Some uplifting criticisms and some encouraging words from “Working Effectively with Legacy Code” of Michael Feathers
“Code without tests is bad code.
It doesn’t matter how well written it is; it doesn’t matter how pretty or object-oriented or well-encapsulated it is.
With tests, we can change the behavior of our code quickly and verifiably.
Without them, we really don’t know if our code is getting better or worse.”
— Michael Feathers
When I work with teams, I often start by asking them to take part in an experiment. For an iteration, we try to make no change to the code without having tests that cover the change. If anyone thinks that they can’t write a test, they have to call a quick meeting in which they ask the group whether it is possible to write the test.
The beginnings of those iterations are terrible. People feel that they aren’t getting all the work done that they need to. But slowly, they start to discover that they are revisiting better code. Their changes are getting easier, and they know in their gut that this is what it takes to move forward in a better way.
It takes time for a team to get over that hump, but if there is one thing that I could instantaneously do for every team in the world, it would be to give them that shared experience, that experience that you can see in their faces: “Boy, we aren’t going back to that again.”
The biggest obstacle to improvement in large code bases is the existing code. “Duh.” you might say. But I’m not talking about how hard it is to work in difficult code; I’m talking about what that code leads you to believe.
If you spend most of your day wading through ugly code, it’s very easy to believe that it will alway be ugly and that any little thing that you do to make it better is simply not worth it. You might think, “What does it matter whether I make this little peice nicer if 90 percent of the time I’ll still be working with murky slime? Sure, I can make this piece better, but what will that do for me this afternoon? Tomorrow?”

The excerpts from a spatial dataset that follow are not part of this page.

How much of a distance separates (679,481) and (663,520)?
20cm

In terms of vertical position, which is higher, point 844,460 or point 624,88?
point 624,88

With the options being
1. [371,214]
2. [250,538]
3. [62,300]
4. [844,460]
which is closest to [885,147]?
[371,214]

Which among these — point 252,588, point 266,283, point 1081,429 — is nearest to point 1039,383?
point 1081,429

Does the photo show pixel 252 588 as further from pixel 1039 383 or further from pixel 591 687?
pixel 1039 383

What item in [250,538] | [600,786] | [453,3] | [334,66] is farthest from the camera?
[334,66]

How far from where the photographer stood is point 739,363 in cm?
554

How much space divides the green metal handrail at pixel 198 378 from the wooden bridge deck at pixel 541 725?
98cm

Well, if you look at it that way, I’d have to agree with you. No much.
But if you consistently do these little improvements, your system will start to look significantly different over the course of a couple of months. At some point, you’ll come to work in the morning expecting to sink your hands into some slime and discover, “Huh, this code looks pretty good. It looks like someone was in here refactoring recently.” At that point, when you feel the difference between good code and bad code in your gut, you are a changed person…
The human mind has some interesting qualities. If we have to perform a short task (5-10 seconds long) and we can only take a step once every minute, we usually do it and then pause. If we have to do some work to figure out what to do at the next step, we start to plan. After we plan, our minds wander until we can do the next step.

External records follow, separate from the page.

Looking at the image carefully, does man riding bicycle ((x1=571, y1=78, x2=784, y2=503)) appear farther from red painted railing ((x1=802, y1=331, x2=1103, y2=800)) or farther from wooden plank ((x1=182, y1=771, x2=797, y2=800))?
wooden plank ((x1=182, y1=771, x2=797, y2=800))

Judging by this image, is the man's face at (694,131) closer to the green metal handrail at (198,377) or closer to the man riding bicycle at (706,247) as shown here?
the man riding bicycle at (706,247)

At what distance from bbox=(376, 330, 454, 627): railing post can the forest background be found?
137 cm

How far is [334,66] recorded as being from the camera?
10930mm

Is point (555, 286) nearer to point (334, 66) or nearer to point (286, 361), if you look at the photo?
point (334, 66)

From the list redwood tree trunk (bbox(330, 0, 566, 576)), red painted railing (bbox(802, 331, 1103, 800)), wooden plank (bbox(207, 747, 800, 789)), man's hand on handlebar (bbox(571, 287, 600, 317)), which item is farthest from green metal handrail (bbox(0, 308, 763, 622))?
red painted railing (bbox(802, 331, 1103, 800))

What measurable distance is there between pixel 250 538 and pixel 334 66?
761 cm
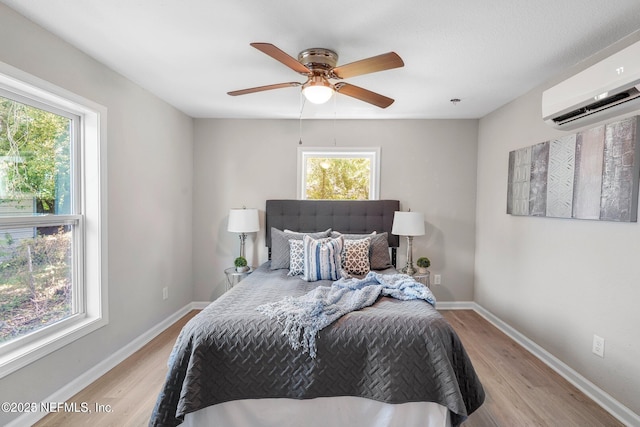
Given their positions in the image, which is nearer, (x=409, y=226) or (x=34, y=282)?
(x=34, y=282)

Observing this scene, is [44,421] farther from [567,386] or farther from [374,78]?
[567,386]

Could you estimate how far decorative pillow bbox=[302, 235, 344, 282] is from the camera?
2814 mm

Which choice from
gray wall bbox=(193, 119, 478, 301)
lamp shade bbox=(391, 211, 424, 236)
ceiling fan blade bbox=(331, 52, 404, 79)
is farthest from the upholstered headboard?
ceiling fan blade bbox=(331, 52, 404, 79)

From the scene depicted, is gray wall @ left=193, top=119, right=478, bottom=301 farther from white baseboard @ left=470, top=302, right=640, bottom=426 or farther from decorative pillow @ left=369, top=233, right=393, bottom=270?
white baseboard @ left=470, top=302, right=640, bottom=426

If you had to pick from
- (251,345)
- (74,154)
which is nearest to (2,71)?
(74,154)

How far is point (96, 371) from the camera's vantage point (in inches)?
93.1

If we compress the time between steps down from a minute to a few seconds, the quality of the mental work becomes different. We can use feedback to try out approaches quickly. Our work becomes more like driving than like waiting at a bus stop. Our concentration is more intense because we aren’t constantly waiting for the next chance to do something. Most important, the amount of time that it takes us to notice and correct mistakes is much smaller
… if we have tests in place, we are able to remove duplication easily.

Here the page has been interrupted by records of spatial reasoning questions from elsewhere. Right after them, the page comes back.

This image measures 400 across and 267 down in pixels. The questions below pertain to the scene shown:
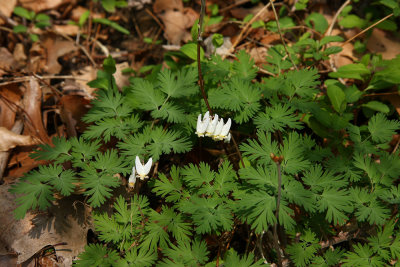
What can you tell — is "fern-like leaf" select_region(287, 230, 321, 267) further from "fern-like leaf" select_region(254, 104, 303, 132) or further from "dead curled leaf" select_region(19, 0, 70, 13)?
"dead curled leaf" select_region(19, 0, 70, 13)

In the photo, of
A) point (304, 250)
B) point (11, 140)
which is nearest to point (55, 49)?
point (11, 140)

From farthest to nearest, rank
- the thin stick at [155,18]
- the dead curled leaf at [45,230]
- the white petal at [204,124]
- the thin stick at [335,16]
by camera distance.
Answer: the thin stick at [155,18] < the thin stick at [335,16] < the dead curled leaf at [45,230] < the white petal at [204,124]

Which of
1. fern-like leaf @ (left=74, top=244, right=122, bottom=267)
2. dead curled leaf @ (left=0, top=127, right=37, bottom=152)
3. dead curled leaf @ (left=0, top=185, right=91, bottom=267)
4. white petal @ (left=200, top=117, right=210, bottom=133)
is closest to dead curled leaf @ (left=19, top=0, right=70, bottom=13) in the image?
dead curled leaf @ (left=0, top=127, right=37, bottom=152)

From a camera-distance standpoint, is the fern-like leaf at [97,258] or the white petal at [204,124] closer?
the fern-like leaf at [97,258]

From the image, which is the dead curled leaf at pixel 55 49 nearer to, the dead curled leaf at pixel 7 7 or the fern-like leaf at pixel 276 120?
the dead curled leaf at pixel 7 7

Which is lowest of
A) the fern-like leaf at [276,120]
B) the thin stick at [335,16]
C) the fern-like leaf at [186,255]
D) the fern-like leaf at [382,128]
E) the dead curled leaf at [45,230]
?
the dead curled leaf at [45,230]

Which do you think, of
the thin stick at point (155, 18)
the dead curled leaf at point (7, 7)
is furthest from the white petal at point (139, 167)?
the dead curled leaf at point (7, 7)

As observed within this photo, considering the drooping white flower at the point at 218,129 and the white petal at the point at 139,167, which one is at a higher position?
the drooping white flower at the point at 218,129

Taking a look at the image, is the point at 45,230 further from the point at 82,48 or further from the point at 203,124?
the point at 82,48
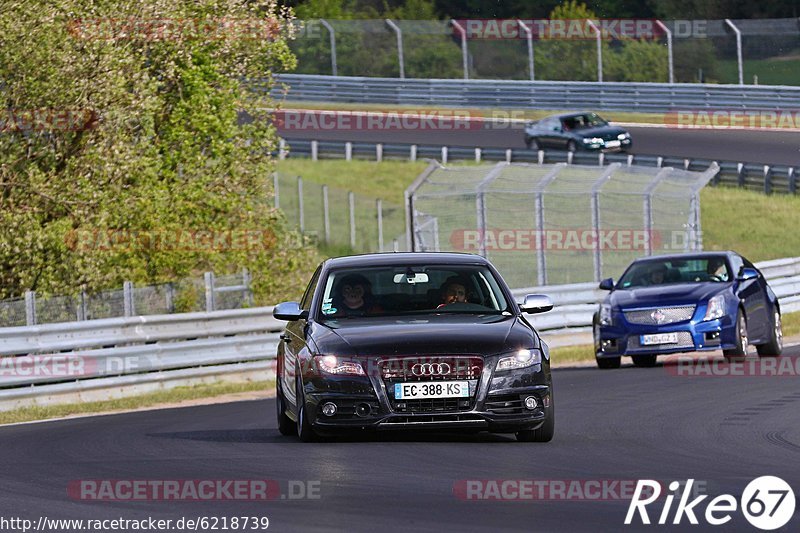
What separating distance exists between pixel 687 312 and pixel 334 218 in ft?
67.5

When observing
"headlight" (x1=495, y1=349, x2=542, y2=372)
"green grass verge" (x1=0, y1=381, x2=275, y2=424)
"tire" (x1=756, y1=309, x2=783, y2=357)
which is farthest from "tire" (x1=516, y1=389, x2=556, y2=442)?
"tire" (x1=756, y1=309, x2=783, y2=357)

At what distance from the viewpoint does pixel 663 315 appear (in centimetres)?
1962

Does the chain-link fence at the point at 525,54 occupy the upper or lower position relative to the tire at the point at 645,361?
lower

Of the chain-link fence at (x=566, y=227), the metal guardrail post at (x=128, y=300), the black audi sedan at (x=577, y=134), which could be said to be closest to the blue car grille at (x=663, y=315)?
the metal guardrail post at (x=128, y=300)

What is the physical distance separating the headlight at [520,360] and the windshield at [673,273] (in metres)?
9.23

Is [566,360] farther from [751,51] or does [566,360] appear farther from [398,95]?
[398,95]

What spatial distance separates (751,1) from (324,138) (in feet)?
84.9

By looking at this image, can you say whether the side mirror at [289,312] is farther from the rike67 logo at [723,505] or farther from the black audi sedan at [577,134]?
the black audi sedan at [577,134]

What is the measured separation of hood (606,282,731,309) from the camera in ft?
64.6

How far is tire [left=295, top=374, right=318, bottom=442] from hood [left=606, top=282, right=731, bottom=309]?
8.55 metres

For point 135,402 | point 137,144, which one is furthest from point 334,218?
point 135,402

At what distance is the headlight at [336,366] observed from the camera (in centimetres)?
1140

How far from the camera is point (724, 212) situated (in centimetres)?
4356

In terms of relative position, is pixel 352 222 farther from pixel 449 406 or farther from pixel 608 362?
pixel 449 406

No, finding bugs in legacy code usually isn’t a problem. In terms of strategy, it can actually be misdirected effort. It is usually better to do something that helps your team start to write correct code consistently. The way to win is to concentrate effort on not putting bugs into code in the first place.
Automated tests are a very important tool, but not for bug finding — not directly, at least. In general, automated tests should specify a goal that we’d like to fulfill or attempt to preserve behavior that is already there. In the natural flow of development, tests that specify become tests that preserve. You will find bugs, but usually not the first time that a test is run. You find bugs in later runs when you change behavior that you didn’t expect to.
The brutal truth is that architecture is too important to be left exclusively to a few people. It’s fine to have an architect, but the key way to keep an architecture intact is to make sure that everyone on the team knows what it is and has a stake in it.
Every person who is touching the code should know the architecture, and everyone else who touches the code should be able to benefit from that that person has learned. When everyone is working off of the same set of ideas, the overall system intelligence of the team is amplified. If you have, say, a team of 20 and only 3 people know the architecture in detail, either those 3 have to do a lot to keep the other 17 people on track of the other 17 people just make mistakes caused by unfamiliarity with the big picture.